La partage des compétences en matière de politiques conjoncturelles tel qu’il existe aujourd’hui rend aussi difficile la gestion de chocs asymétriques en l’absence de coordination. Ceux-ci désignent un évènement ayant un impact macroéconomique seulement sur un pays ou avec une intensité différente selon les pays. Ils peuvent prendre la forme par exemple d’une variation de la demande dans un secteur dans lequel un pays est spécialisé ou d’un évènement politique (arrivée au pouvoir d’un parti qui génère de l’inquiétude sur les marchés financiers par exemple) ou social (arrivée massive de travailleurs immigrés). Lorsqu’une économie est victime par exemple d’un choc de demande négatif asymétrique, sa conjoncture se dégrade (la croissance de son PIB réel ralentit et le chômage augmente). Elle a donc besoin d’une politique conjoncturelle appropriée pour stabiliser son activité : dans ce cas précis, une politique monétaire et / ou budgétaire de relance. Comme la politique monétaire est unique, elle ne peut s’adapter à la conjoncture d’un seul Etat membre alors que celle des autres est différente. La politique budgétaire du pays concerné par le choc négatif devrait alors être mobilisée librement pour le compenser. Le problème qui se pose alors est que les autorités européennes ont fait un choix différent en instaurant des règles qui limitent de fait les politiques budgétaires discrétionnaires et les stabilisateurs automatiques et tend à les harmoniser. Les règles limitant le recours au déficit public entrent en contradiction avec le besoin accru de stabilisation au niveau national dans une UEM. De plus, un pays victime d’un choc négatif hésitera à mener une politique de relance budgétaire en raison de la présence d’externalités budgétaires. En effet, il est en mesure de redouter que les effets positifs du creusement du déficit public bénéficient à ses partenaires de l’UEM (en augmentant leurs exportations vers ce pays et donc leur demande globale), lesquels pourront profiter de la situation en l’absence de coordination budgétaire pour mener des politiques restrictives afin d’équilibrer leurs comptes publics. Cela limiterait leurs importations en provenance du pays ayant opéré la relance et donc opérerait une pression à la baisse sur sa demande globale, limitant ainsi l’effet de la relance budgétaire initiale.
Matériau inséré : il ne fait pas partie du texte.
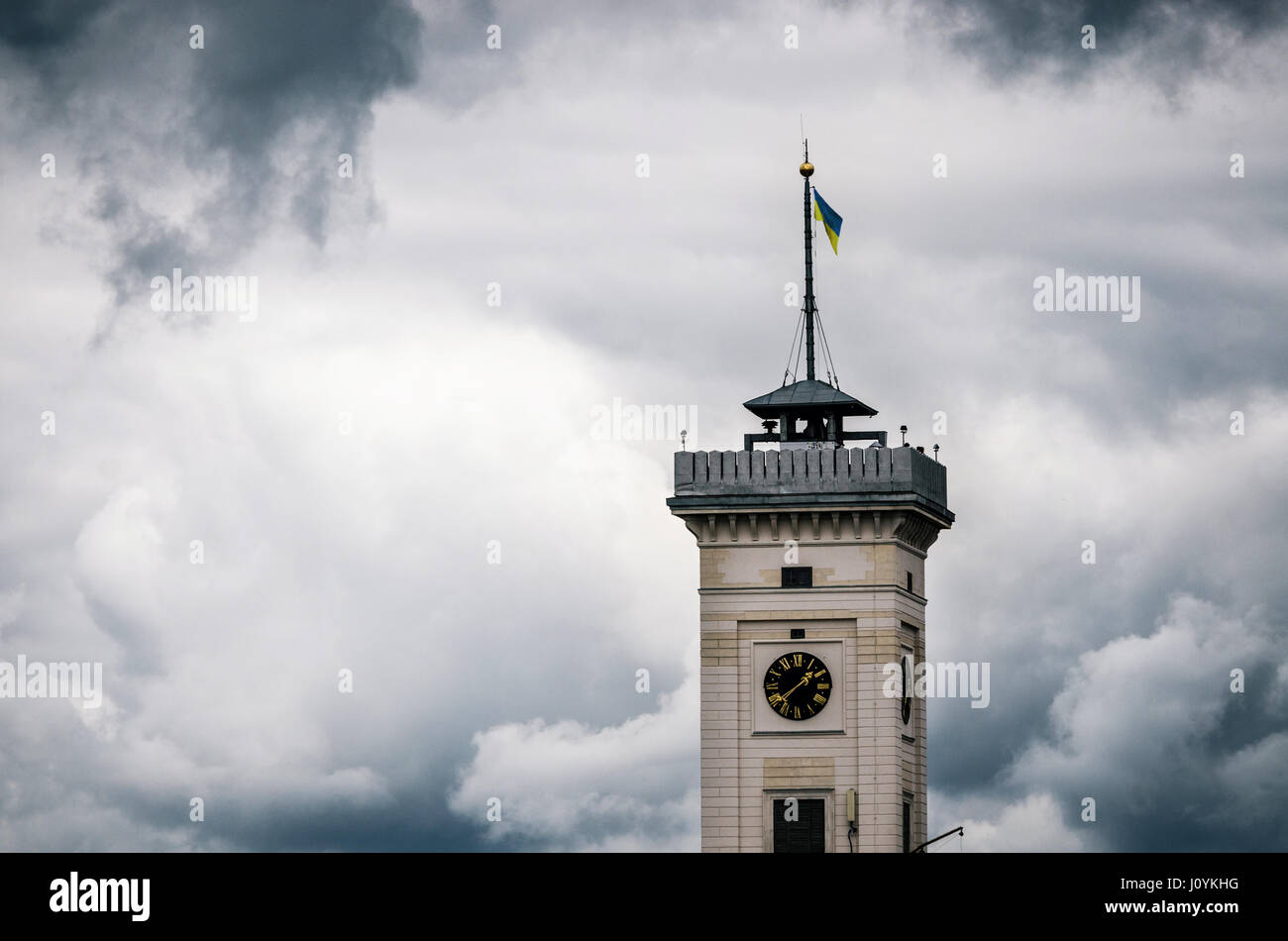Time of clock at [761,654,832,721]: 1:38
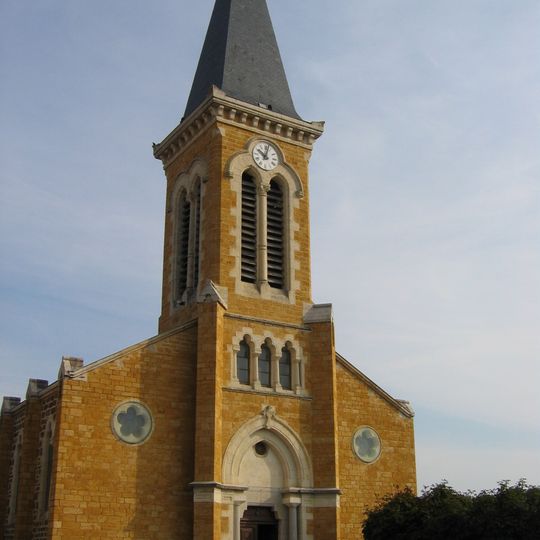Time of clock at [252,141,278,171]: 10:02
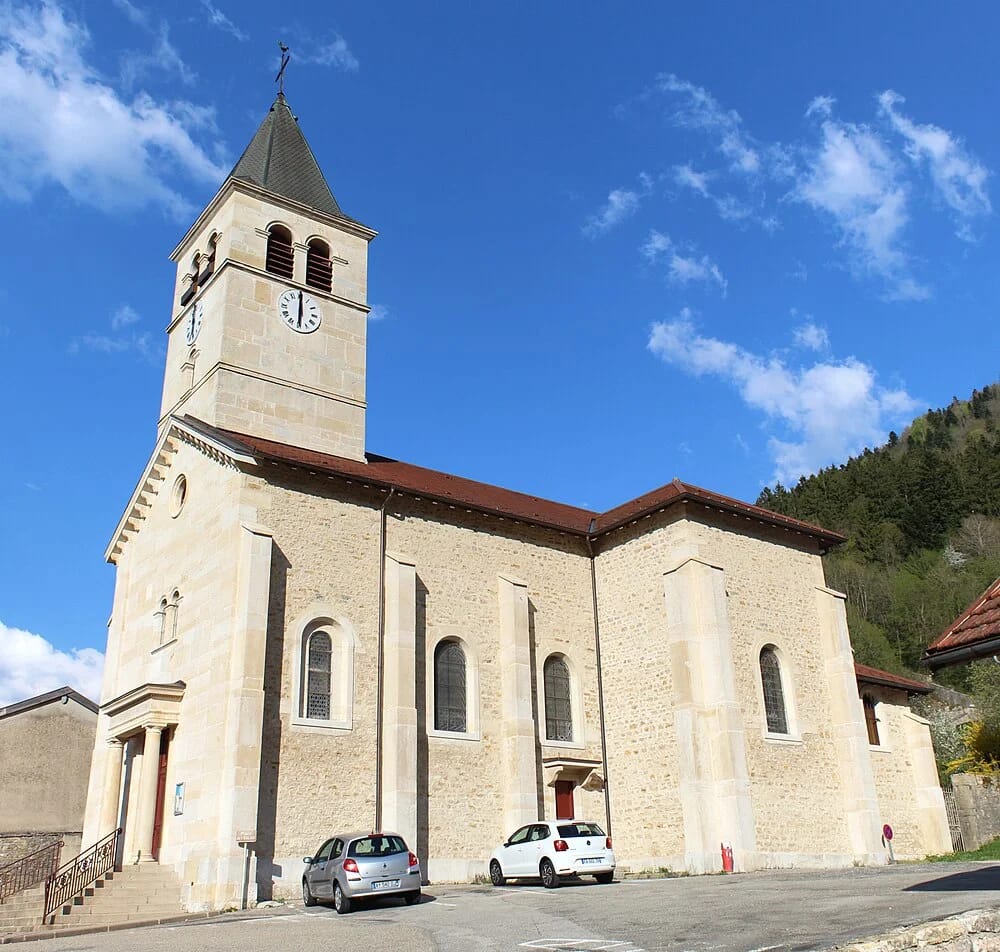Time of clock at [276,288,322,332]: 6:00
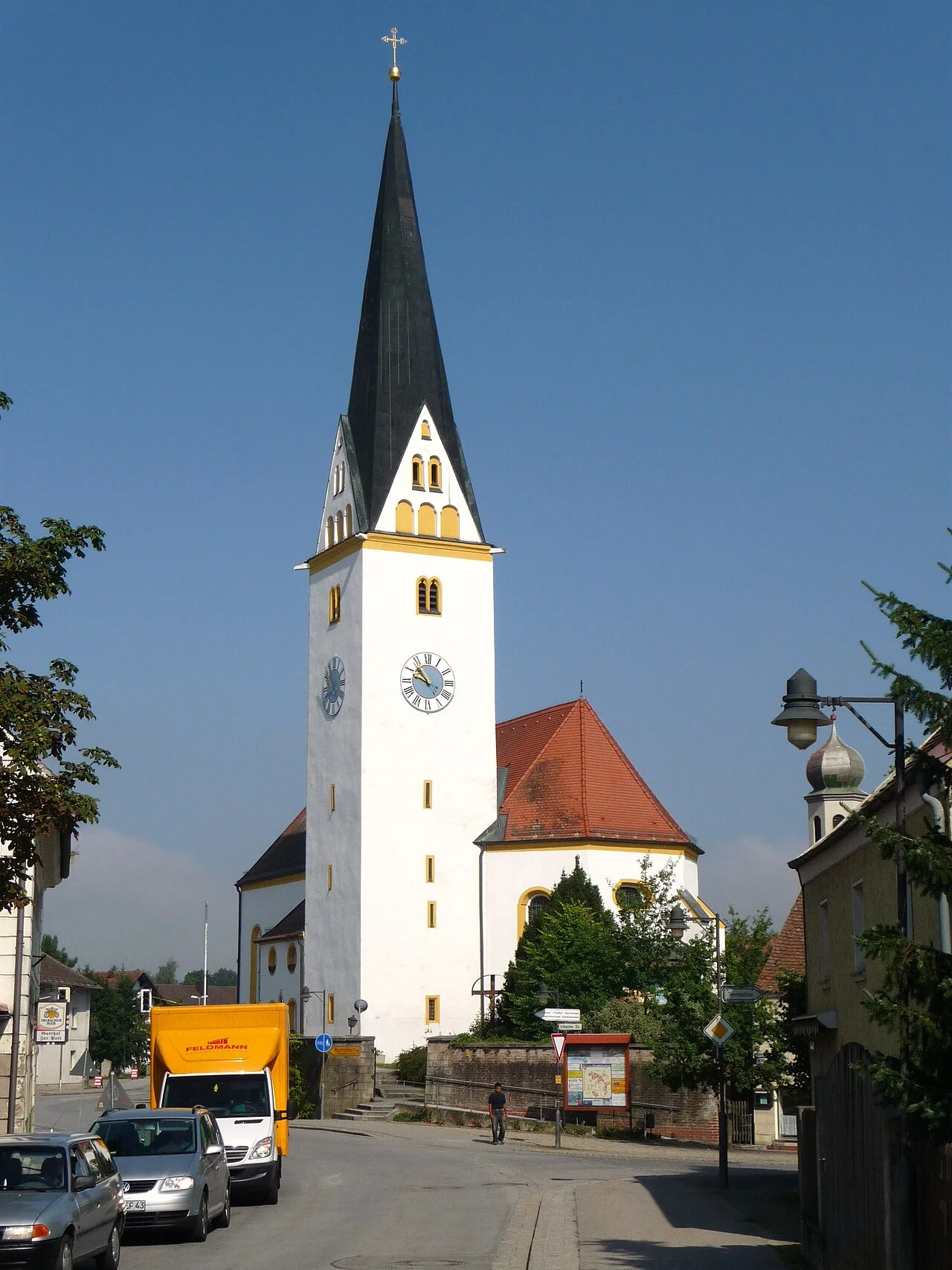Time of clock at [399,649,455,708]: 9:53
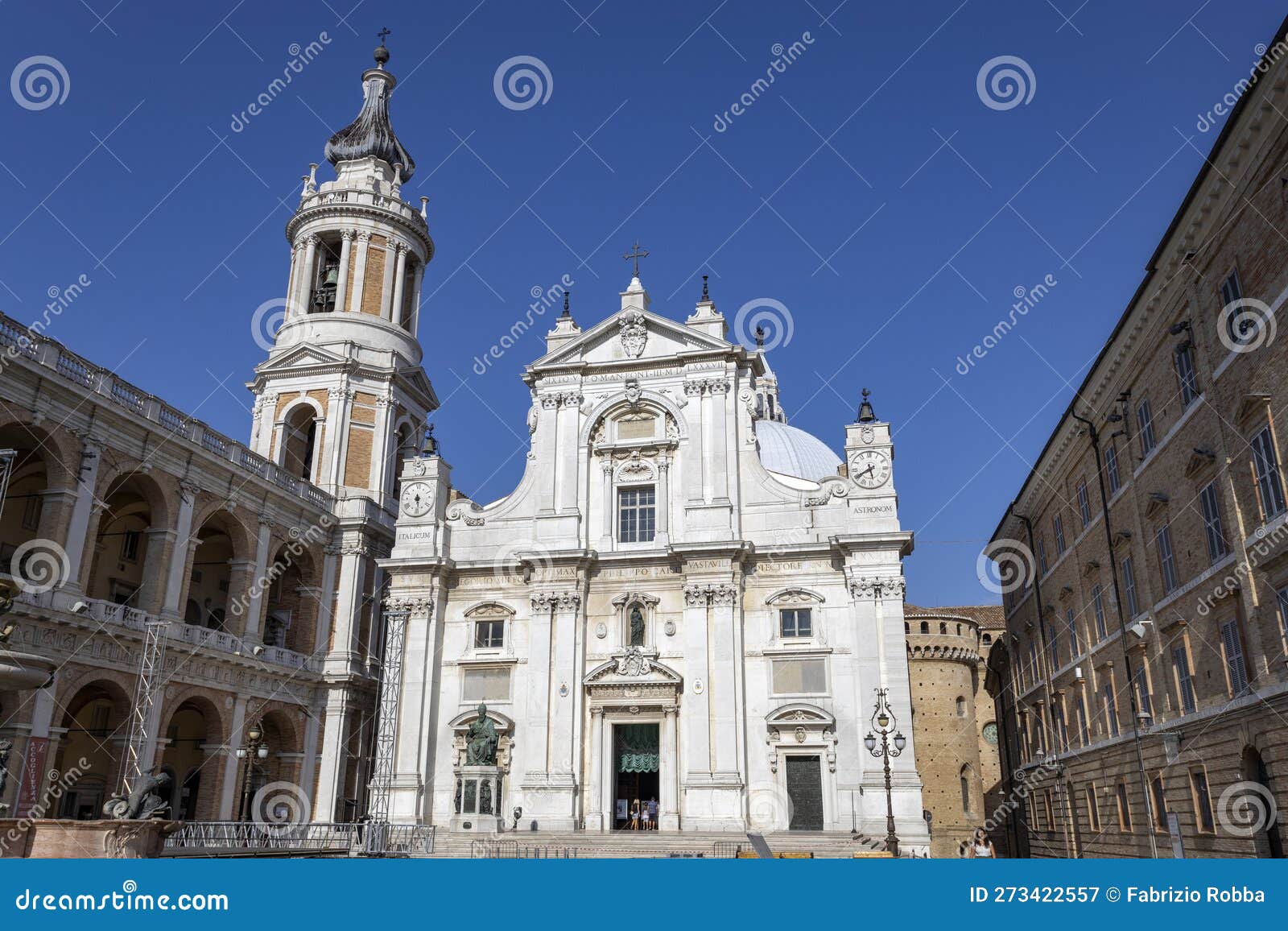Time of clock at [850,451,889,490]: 5:40
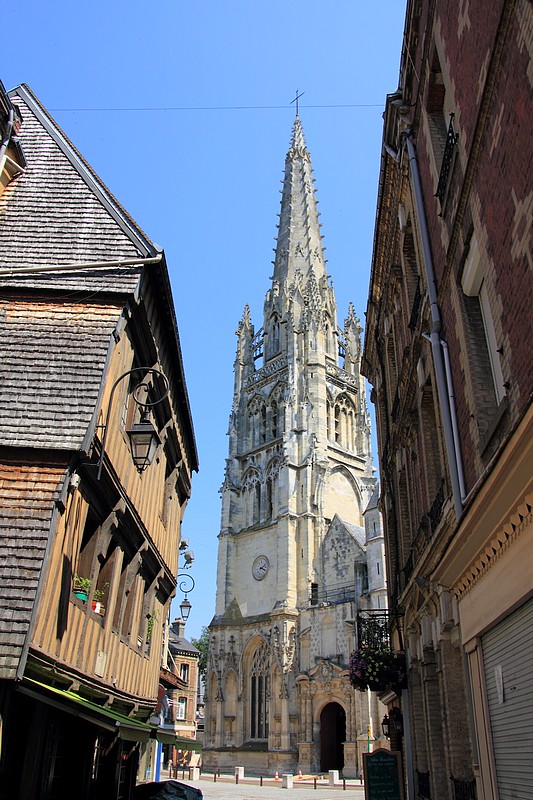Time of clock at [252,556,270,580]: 2:18
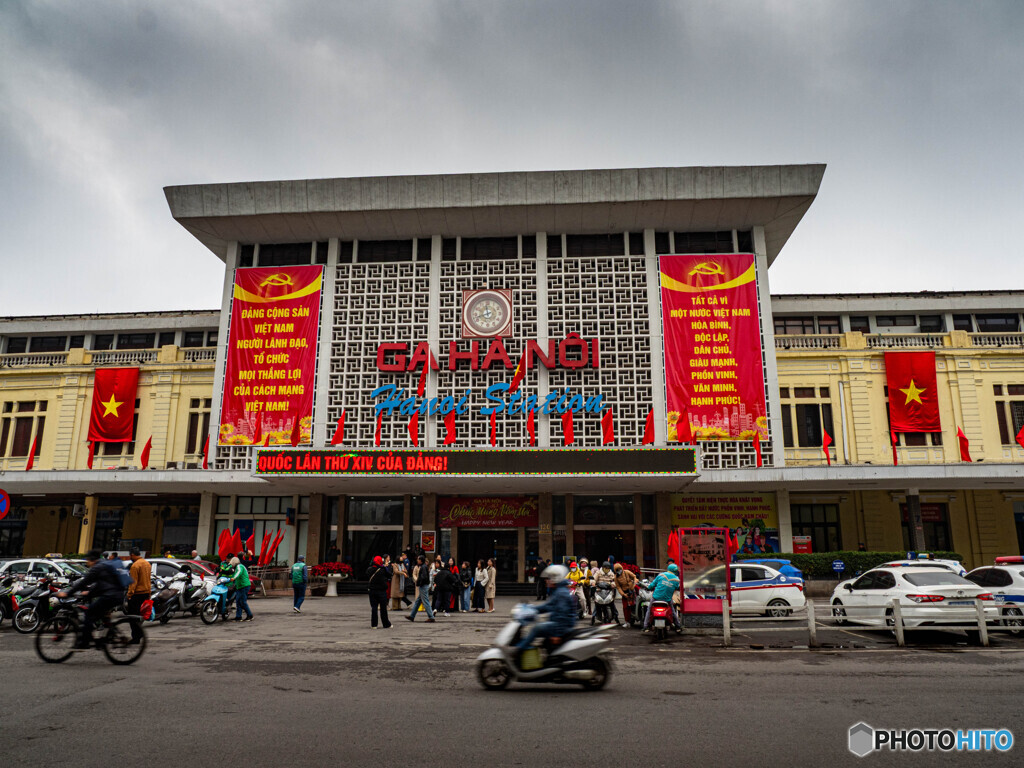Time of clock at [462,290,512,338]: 11:42
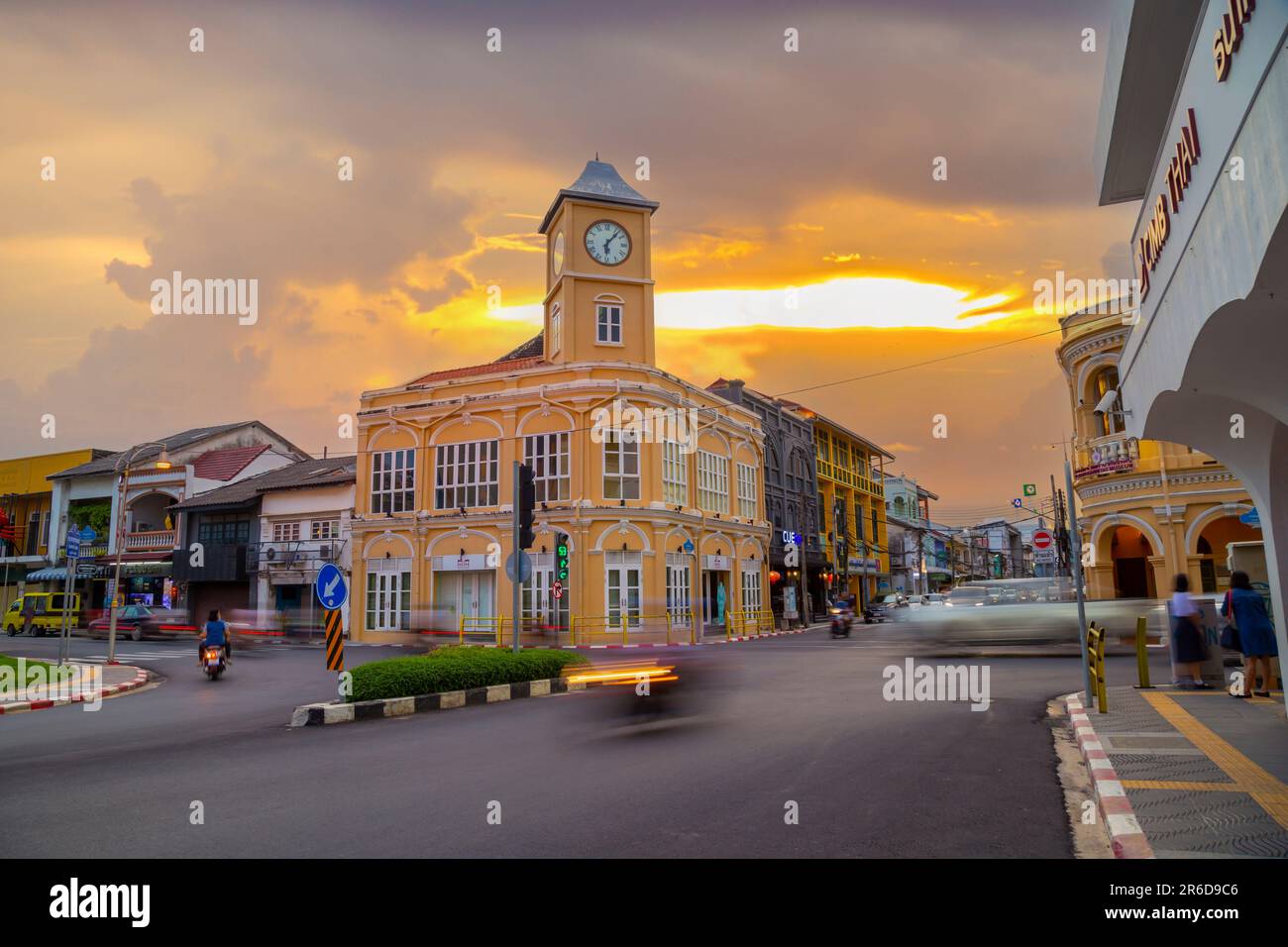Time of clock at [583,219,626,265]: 6:06
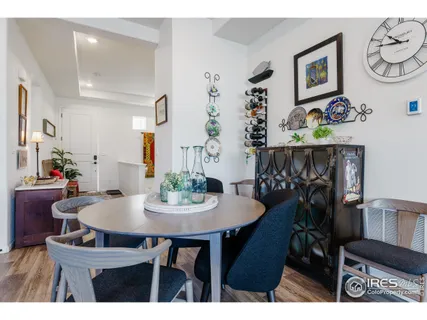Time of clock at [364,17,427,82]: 10:47
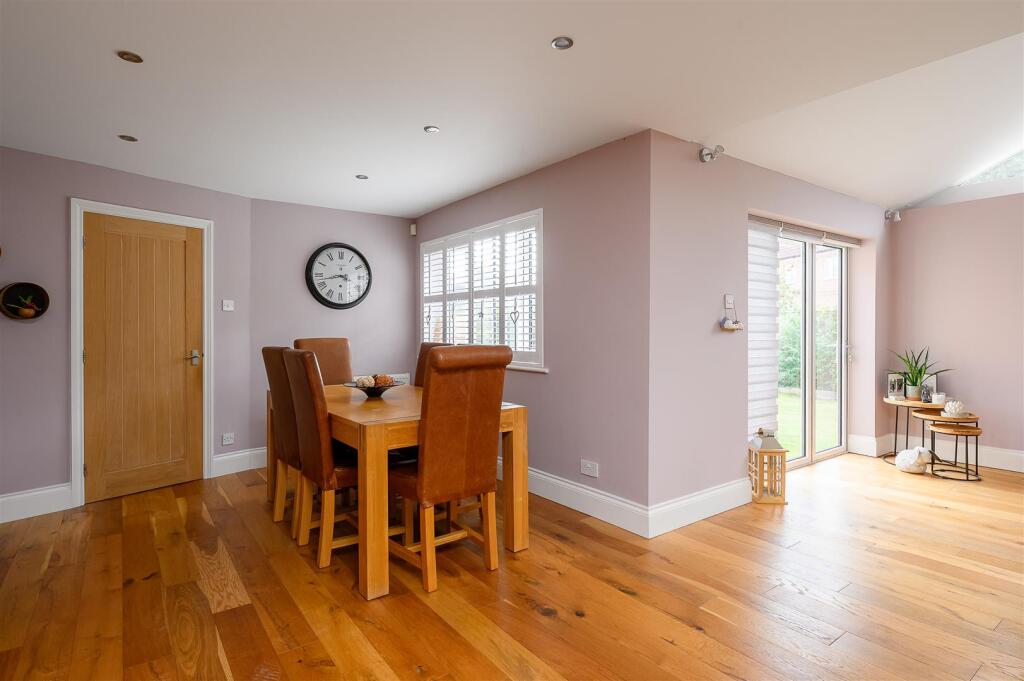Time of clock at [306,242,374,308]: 3:42
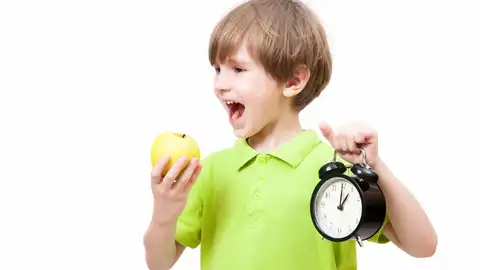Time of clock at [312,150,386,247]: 1:00
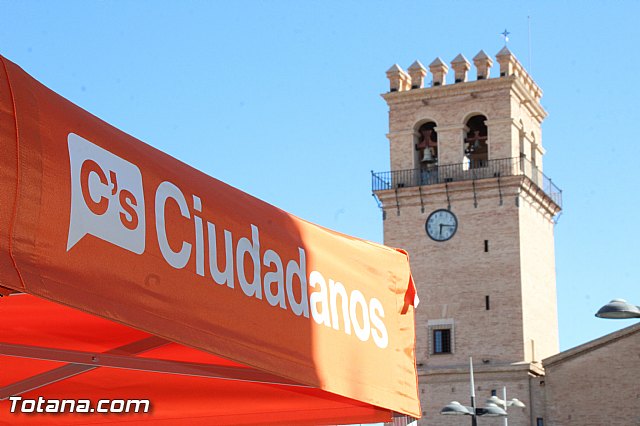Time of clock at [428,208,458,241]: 6:16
Ainsi, si la politique monétaire est commune et le recours aux politiques budgétaires de relance limité, les conséquences négatives d’un choc asymétrique ne pourront être compensées.

Des politiques de relance ont été largement appliquées au niveau européen face aux conséquences de la Covid-19 en 2020 (voir le Dossier spécial Covid-19). Tout d’abord, la BCE s’est montrée prompte dès le mois de mars à pratiquer des politiques monétaires accommodantes (voir le décryptage « L’action des banques centrales dans la crise du coronavirus »). Très vite, à la même période, la Commission européenne a suspendu l’application des règles budgétaires de manière à ne pas entraver le soutien à l’économie, témoignant des limites de celles-ci (voir l’analyse de Patrick Artus « Comment faudrait-il modifier les règles budgétaires de la zone euro ? »). Une relance budgétaire commune a été plus longue cependant à être mise en œuvre. Le 22 juillet, un plan de relance commun a été adopté. Celui-ci s’élève à 750 milliards de dollars sur plusieurs années dont 390 milliards de subventions aux Etats (non remboursables) et 360 milliards de prêts (remboursables). La grande nouveauté se situe dans les modalités de financement de ce plan. Les pays membres ont en effet opté pour un fédéralisme accru en choisissant de mutualiser la dette publique émise pour financer ces mesures de relance.